Remains: parser function body : 122.90 (35%) usr tree PTA : 120.27 (34%) usr TOTAL : 353.61 the rest is all <= 2%.
(In reply to comment #19) > This patch kills dominator queries from domwalk, removing a quadratic > bottleneck > I introduced there. Do so by sorting DOM children after DFS completion > numbers. You can't do this, several domwalk users modify the CFG during the walk. True, they should not -- but they do. I tested a patch like yours, and it broke several ASAN tests.

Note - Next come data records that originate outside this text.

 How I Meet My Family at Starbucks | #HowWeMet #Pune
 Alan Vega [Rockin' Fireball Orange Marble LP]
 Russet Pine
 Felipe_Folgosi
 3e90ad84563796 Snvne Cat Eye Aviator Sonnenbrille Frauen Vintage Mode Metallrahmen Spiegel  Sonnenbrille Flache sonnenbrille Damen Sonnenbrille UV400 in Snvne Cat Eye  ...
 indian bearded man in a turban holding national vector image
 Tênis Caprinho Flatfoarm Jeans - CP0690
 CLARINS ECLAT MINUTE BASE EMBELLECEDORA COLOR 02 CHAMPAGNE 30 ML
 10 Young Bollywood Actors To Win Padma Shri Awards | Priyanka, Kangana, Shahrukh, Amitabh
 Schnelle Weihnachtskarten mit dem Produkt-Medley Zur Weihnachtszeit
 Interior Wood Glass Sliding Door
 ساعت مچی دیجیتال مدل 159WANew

Author: steven Date: Thu Jan 31 20:16:07 2013 New Revision: 195632 URL: http://gcc.gnu.org/viewcvs?root=gcc&view=rev&rev=195632 Log: PR middle-end/56113 * fwprop.c (fwprop_init): Set up loops without CFG modifications. Modified: trunk/gcc/ChangeLog trunk/gcc/fwprop.c
(In reply to comment #19) > Created attachment 29317 [details] > kill dominator queries from domwalk > > This patch kills dominator queries from domwalk, removing a quadratic > bottleneck > I introduced there. Do so by sorting DOM children after DFS completion > numbers. > > Which hopefully results in equivalent operation ;) Part of the "equivalent operation" can be achieved by walking the maximum extended basic block in DFS order first, and the remaining dominator sons second. It's too late now to try and draft a proof, but I think that with such a visiting order, you always visit all predecessors of the dominator sons that are not successor blocks in the CFG. This is trivially true for diamond regions and loops, and my intuition says it is true in general to be proven by induction...

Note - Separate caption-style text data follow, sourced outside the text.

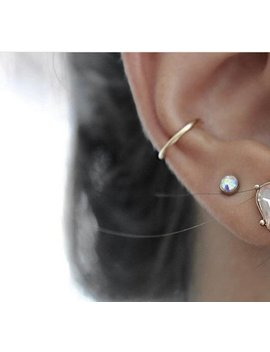single-hoop-ear-cuff,-conch-fake-piercing-hoop-earring,-sterling-silver,-14k-gold-filled,-copper,-pink-gold-filled,-1-cuff by etsy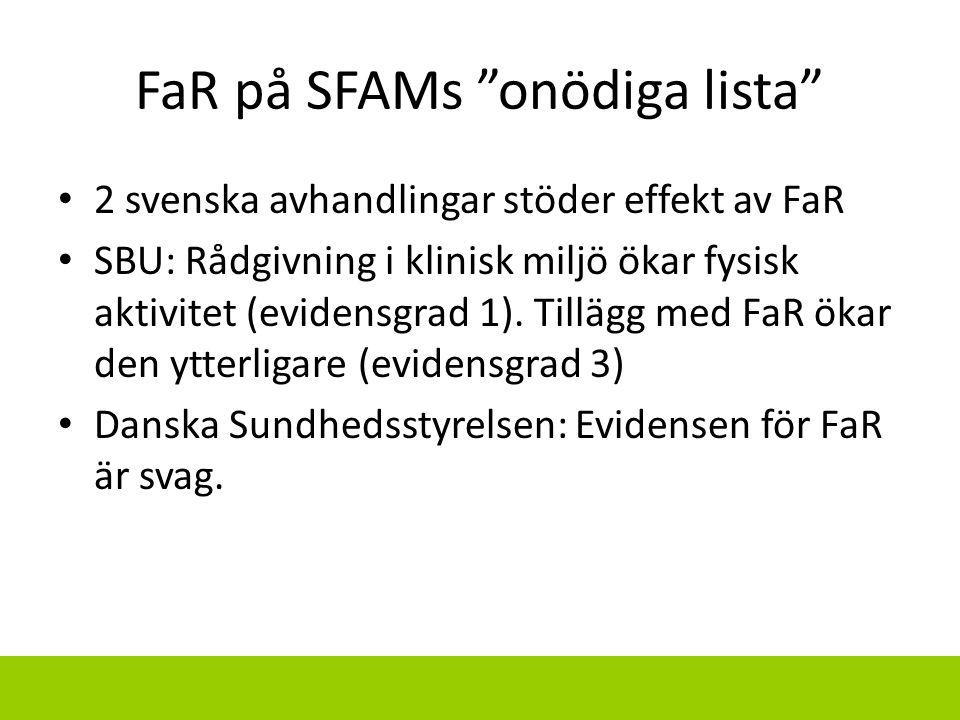 """FaR på SFAMs """"onödiga lista"""" 2 svenska avhandlingar stöder effekt av FaR SBU: Rådgivning i klinisk miljö ökar fysisk aktivitet (evidensgrad 1). Tilläg"""
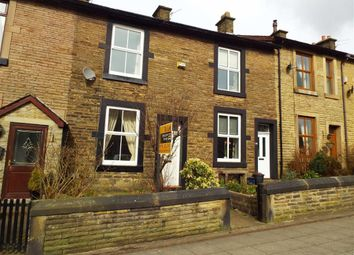 Thumbnail 2 bed terraced house to rent in Peel Brow, Ramsbottom, Greater Manchester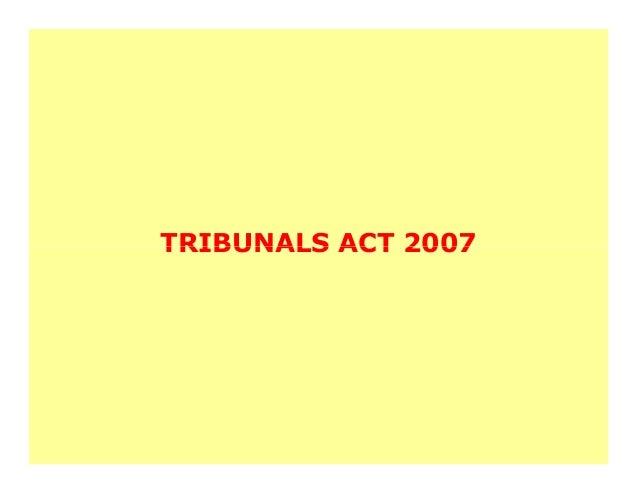 TRIBUNALS ACT 2007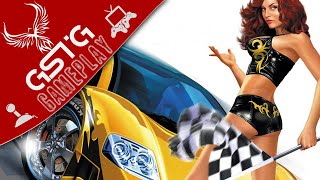 World Racing 2 [GAMEPLAY by GSTG] - PC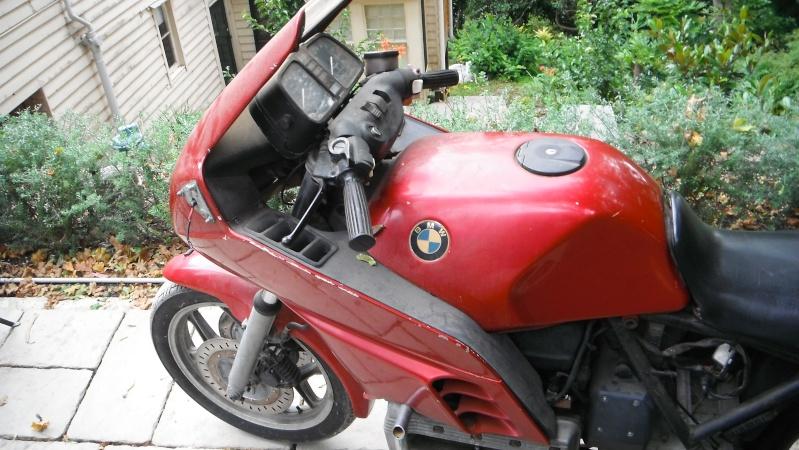 My 84 K100 RS restoration Dscf0119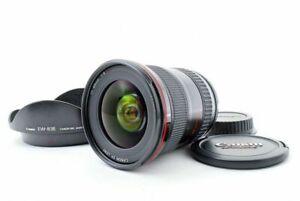 [Mint] Canon EF 17-40mm f/4 L USM AF Lens With Hood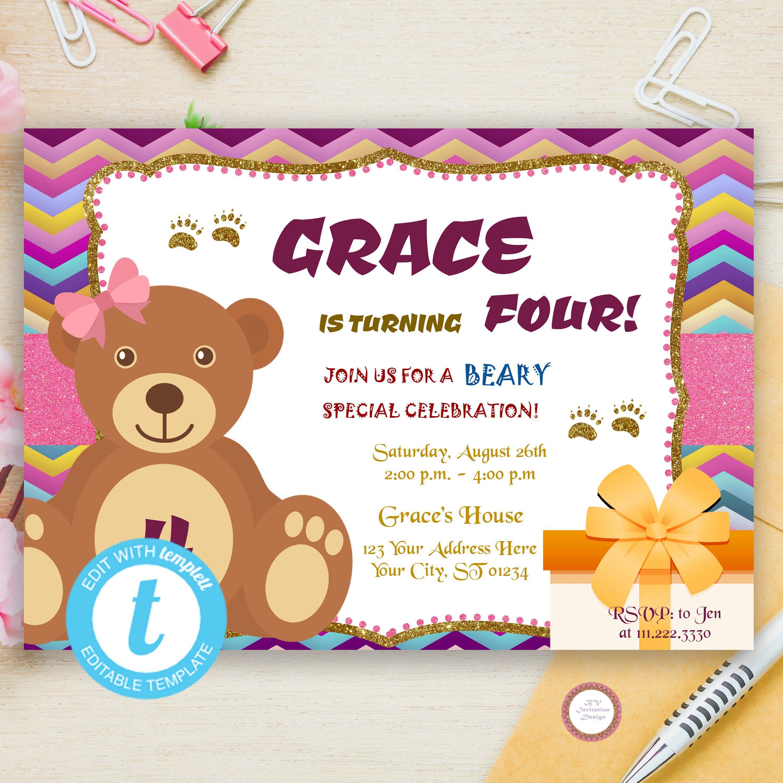 Little Bear Birthday Invitation Template Edit Yourself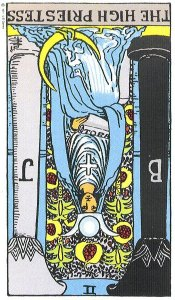 The High Priestess reversed--Rider-Waite tarot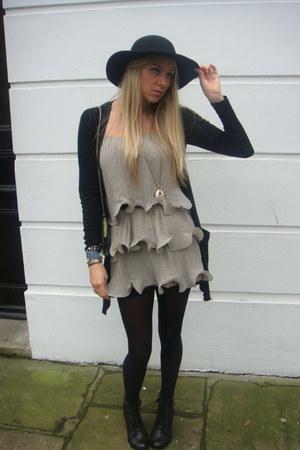 H&M dress - Primark cardigan - asos boots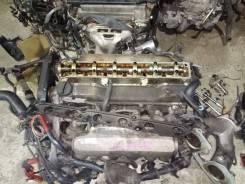 Двигатель Toyota Cresta 1995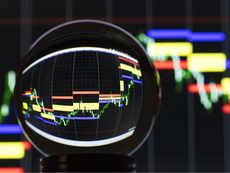 Tata Equity P/E Fund: Fund review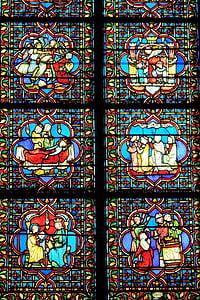 Francija, Paris, baznīca, detalizēti, interjers, krusts, reliģija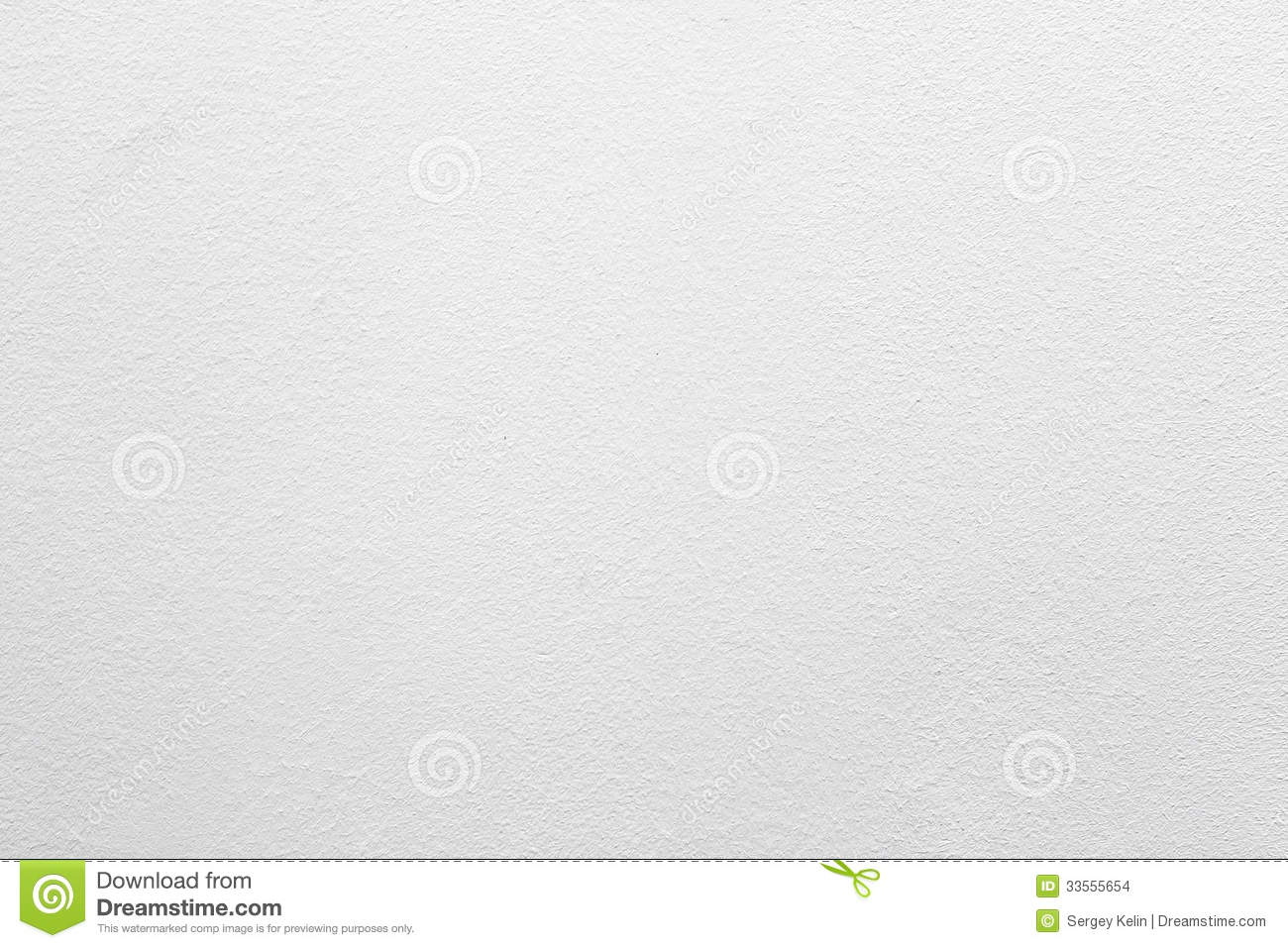 White Wall Texture Stock Photo Image Of Concrete Paint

(In reply to comment #23) > (In reply to comment #19) > > Created attachment 29317 [details] > > kill dominator queries from domwalk > > > > This patch kills dominator queries from domwalk, removing a quadratic > > bottleneck > > I introduced there. Do so by sorting DOM children after DFS completion > > numbers. > > > > Which hopefully results in equivalent operation ;) Another alternative would be to set up a vector with the edge counts at the start of the dominator walk. When visiting a basic block bb, do FOR_EACH_EDGE (e, ei, bb->succs) if (e->dest->index < unvisited_preds_count.length () // * && (single_pred_p (e->dest) // common case, cheap test || dominated_by_p (CDI_DOMINATORS, e->dest, e->src)) --unvisited_preds_count[e->dest] and replace the expensive loop: FOR_EACH_EDGE (e, ei, bb->preds) { if (!dominated_by_p (CDI_DOMINATORS, e->src, e->dest) && !bitmap_bit_p (visited, e->src->index)) { found = false; break; } } with: if (e->dest->index < unvisited_preds_count.length () // * && unvisited_preds_count[e->dest->index] > 0) { found = false; break; } (*) can go away if CFG modifications are forbidden during a domwalk, but that's for GCC 4.9 earliest.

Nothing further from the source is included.